Problem requirements
The answer must be a word-for-word copy of the records below, with every picture left out.

Data extracts

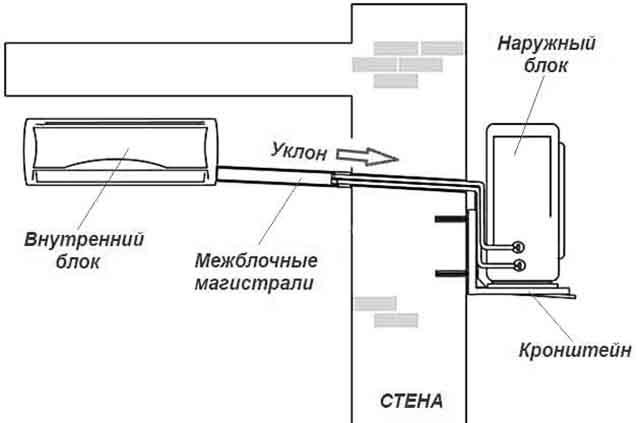 Схема установки блоков и прокладки магистралей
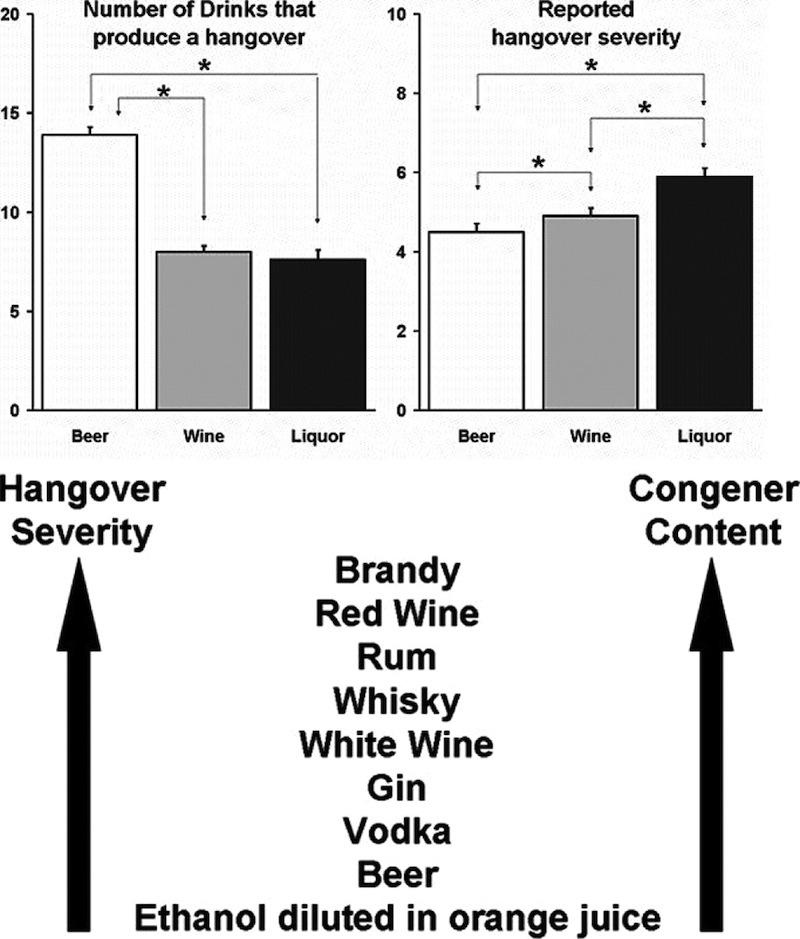 Hangover chart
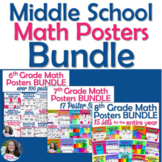 Middle School Math Vocabulary Posters for Word Wall Entire Year BUNDLE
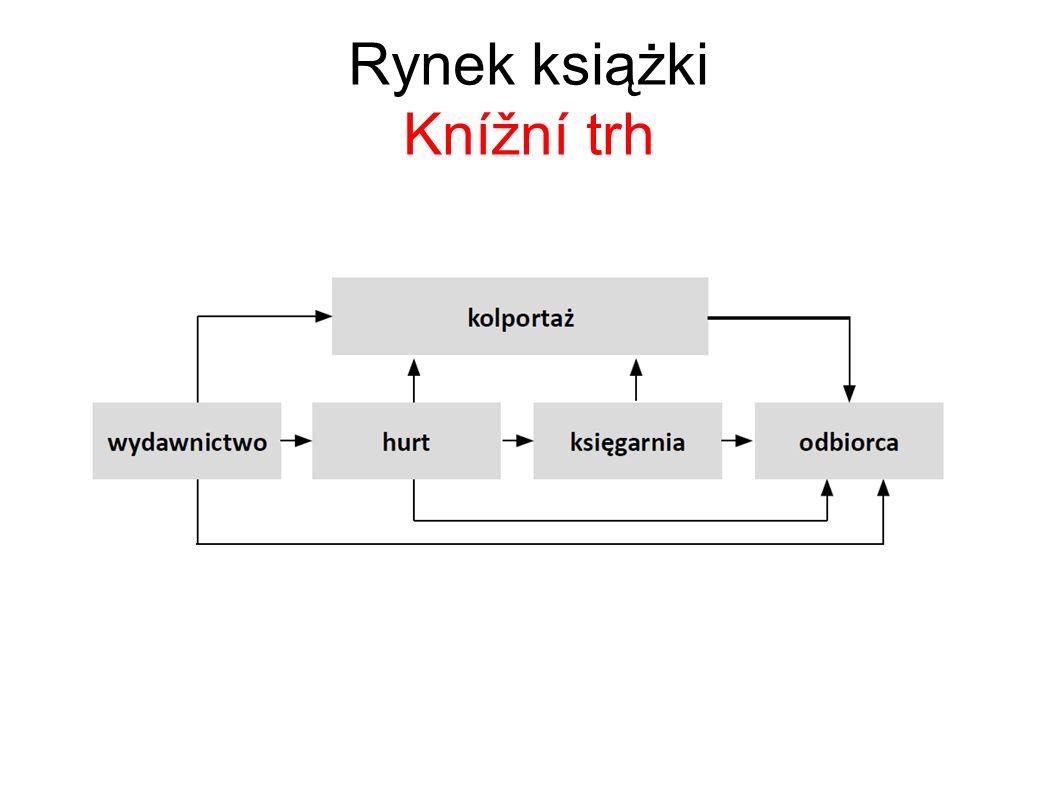 Rynek książki Knížní trh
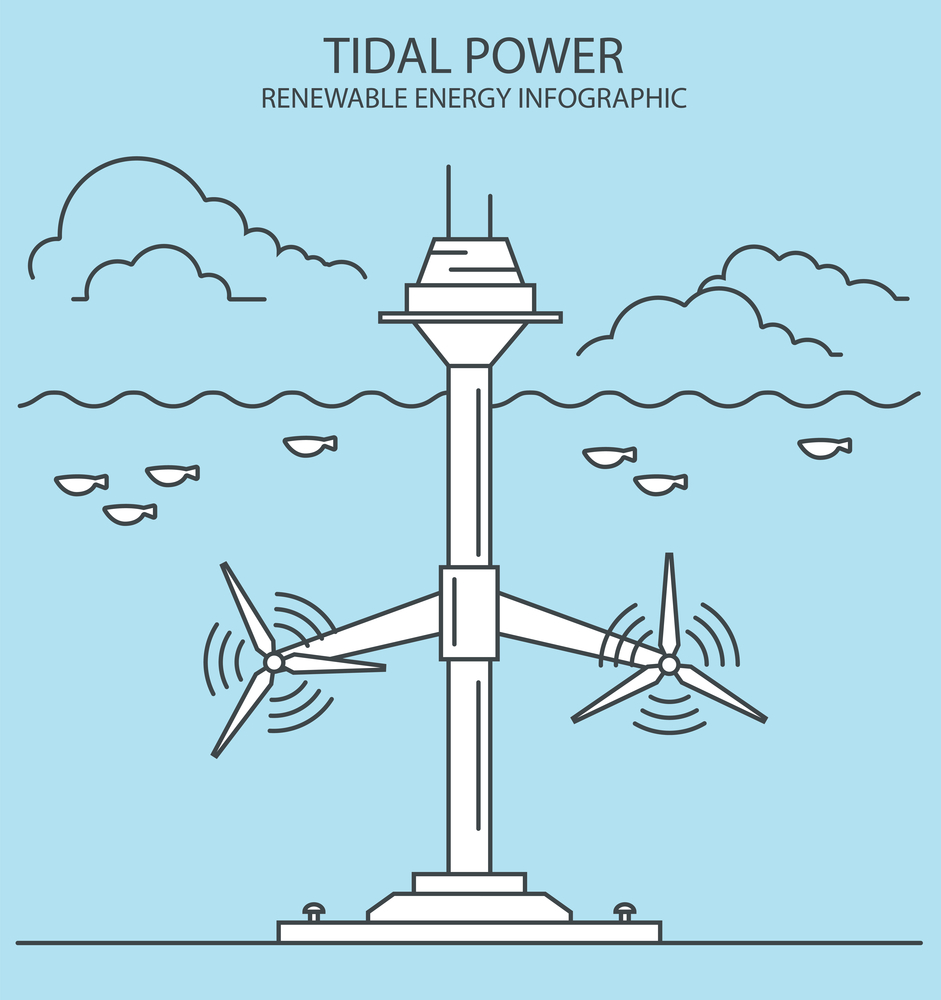 Энергия приливов и отливов - принцип действия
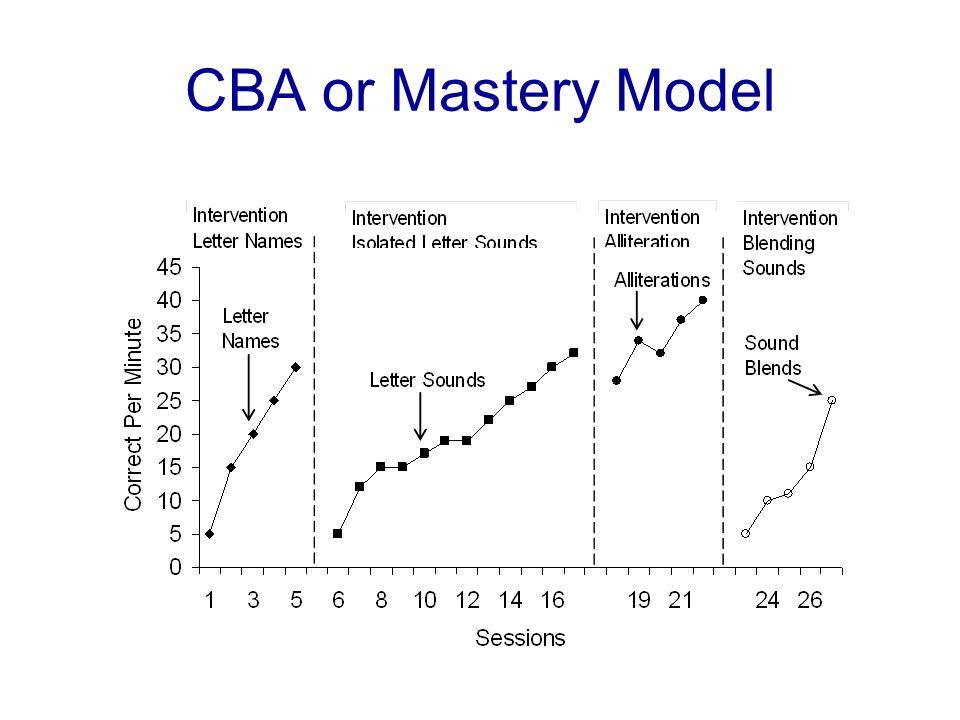 CBA or Mastery Model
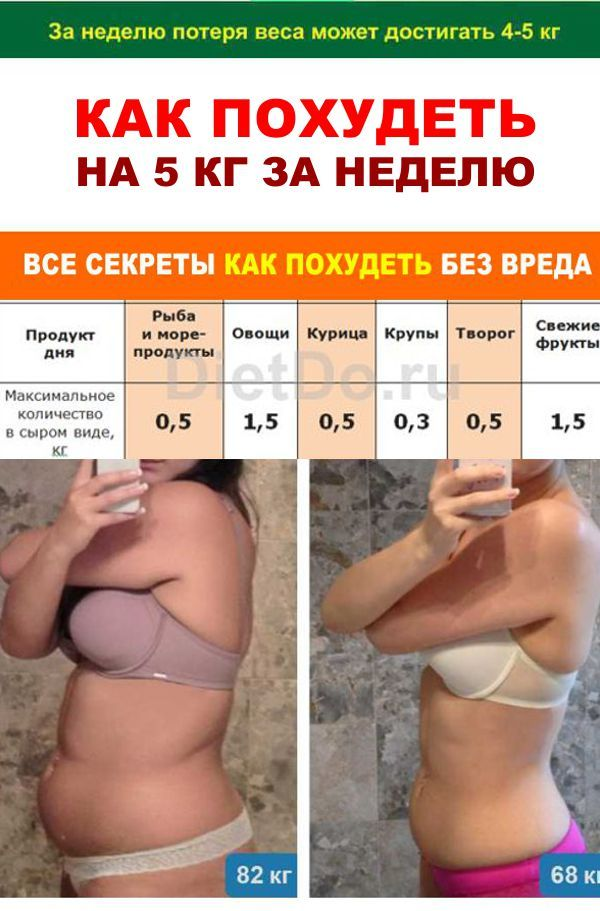 как быстро похудеть дома за неделю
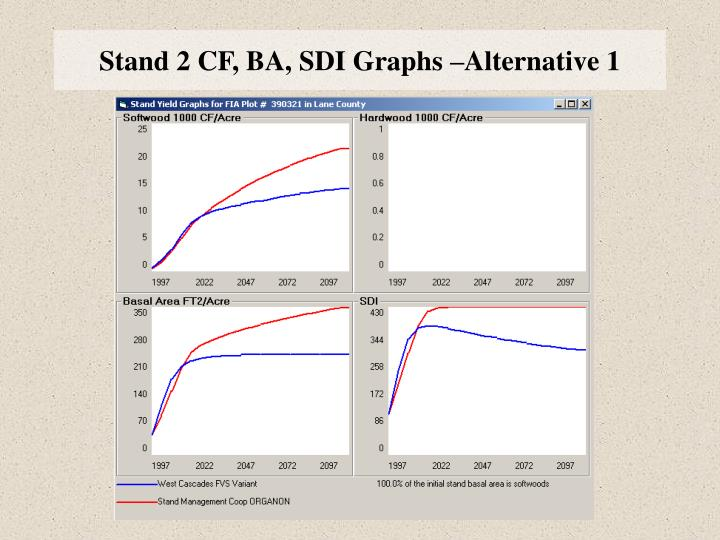 Stand 2 CF, BA, SDI Graphs –Alternative 1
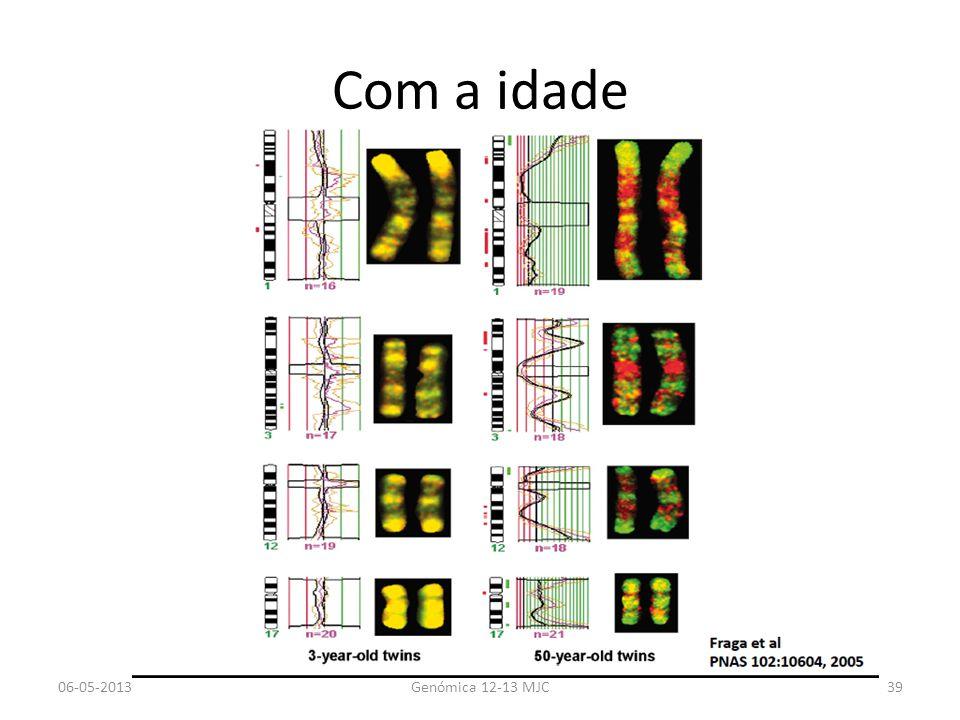 Com a idade 06-05-2013 Genómica 12-13 MJC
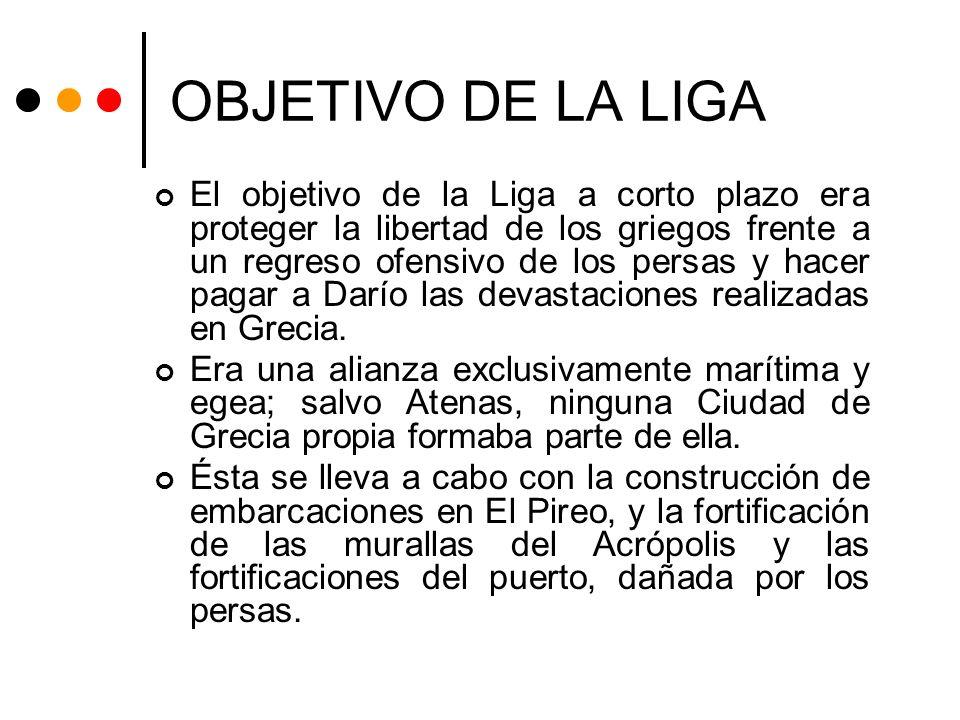 OBJETIVO DE LA LIGA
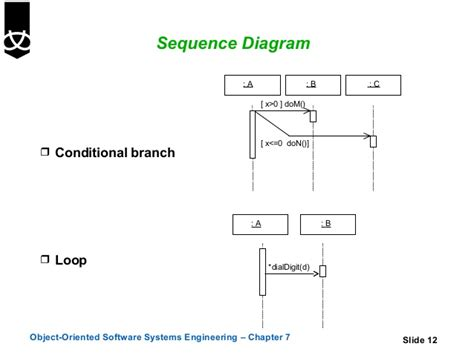 collaboration diagram exle collaboration diagrams 28 images uml collaboration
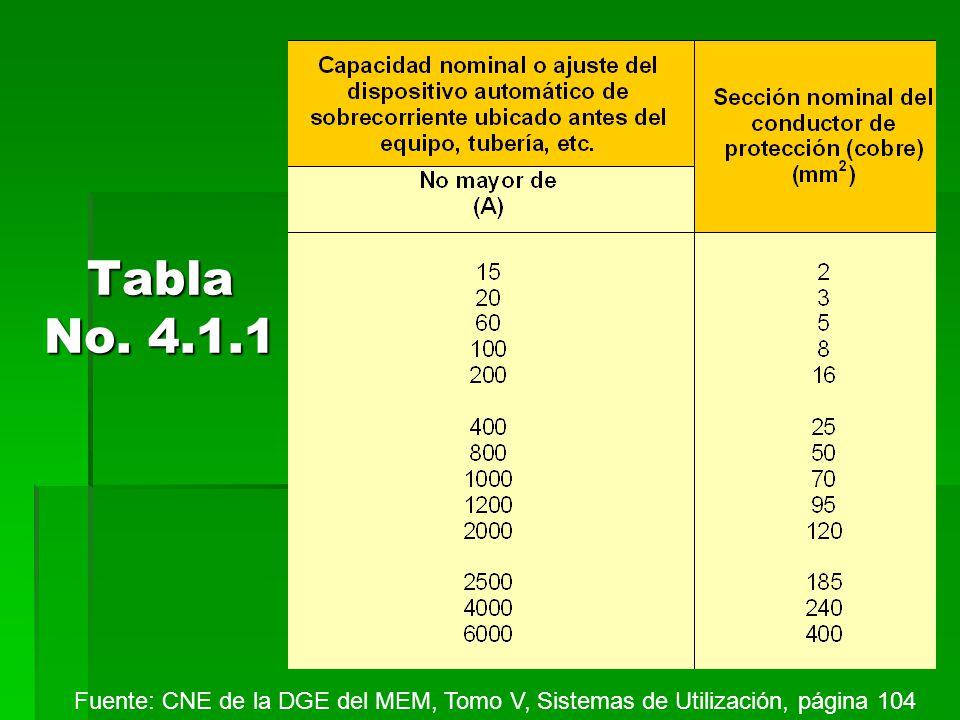 Tabla No. 4.1.1 Fuente: CNE de la DGE del MEM, Tomo V, Sistemas de Utilización, página 104
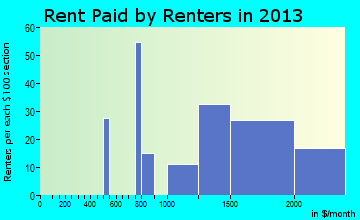 Burr Ridge rent paid by renters for apartments graph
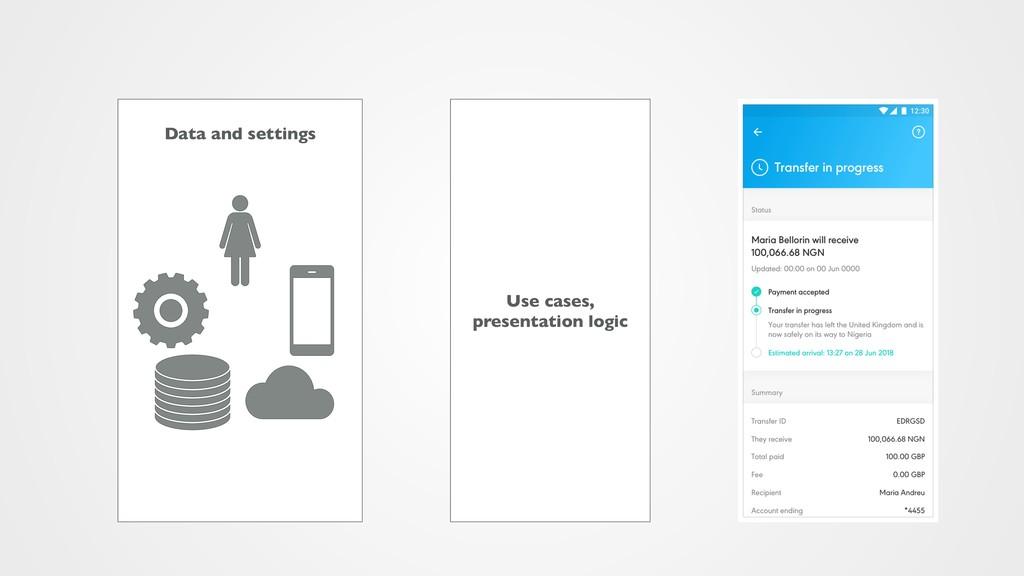 Data and settings Use cases, presentation logic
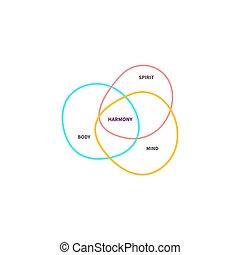 тело, разум, дух, баланс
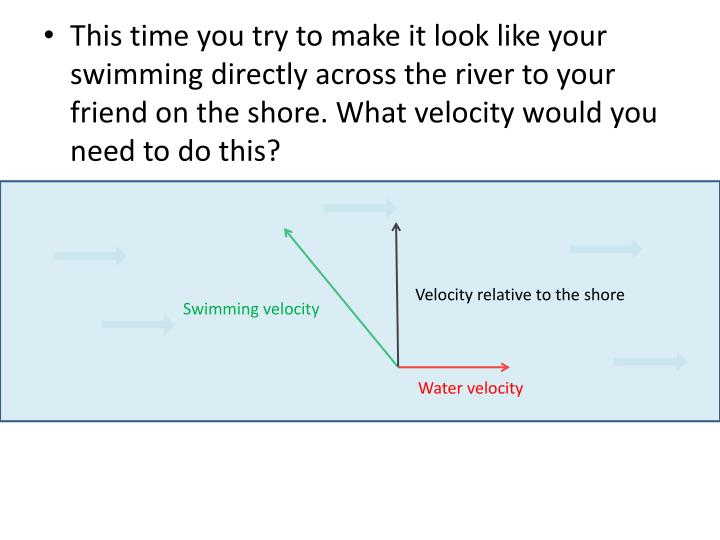 This time you try to make it look like your swimming directly across the river to your friend on the shore. What velocity would you need to do this?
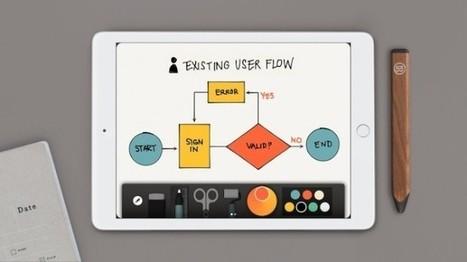 Think Kit ya está aquí, el complemento que muchos esperaban en Paper   iPad classroom   Scoop.it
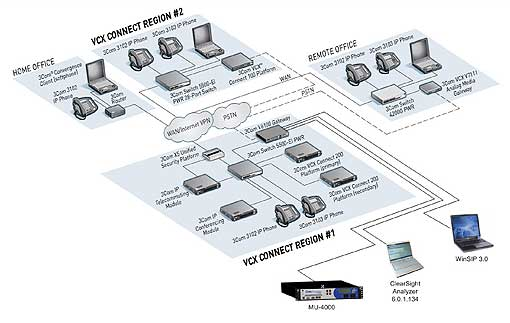 How we tested 3Com's unified communication solution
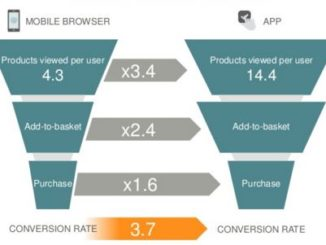 Criteo Conversion Funnel from landing on Site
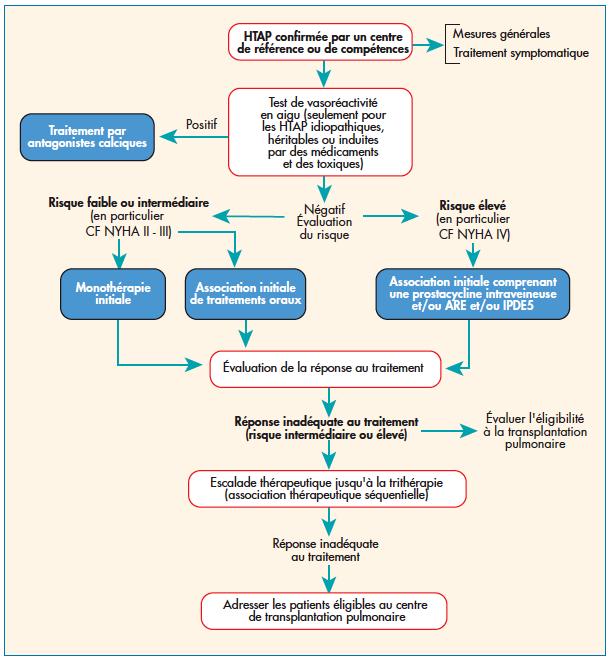 Monoxyde dazote et hipertension artérielle pulmonaire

Output of the task
 Схема установки блоков и прокладки магистралей
 Hangover chart
 Middle School Math Vocabulary Posters for Word Wall Entire Year BUNDLE
 Rynek książki Knížní trh
 Энергия приливов и отливов - принцип действия
 CBA or Mastery Model
 как быстро похудеть дома за неделю
 Stand 2 CF, BA, SDI Graphs –Alternative 1
 Com a idade 06-05-2013 Genómica 12-13 MJC
 OBJETIVO DE LA LIGA
 collaboration diagram exle collaboration diagrams 28 images uml collaboration
 Tabla No. 4.1.1 Fuente: CNE de la DGE del MEM, Tomo V, Sistemas de Utilización, página 104
 Burr Ridge rent paid by renters for apartments graph
 Data and settings Use cases, presentation logic
 тело, разум, дух, баланс
 This time you try to make it look like your swimming directly across the river to your friend on the shore. What velocity would you need to do this?
 Think Kit ya está aquí, el complemento que muchos esperaban en Paper   iPad classroom   Scoop.it
 How we tested 3Com's unified communication solution
 Criteo Conversion Funnel from landing on Site
 Monoxyde dazote et hipertension artérielle pulmonaire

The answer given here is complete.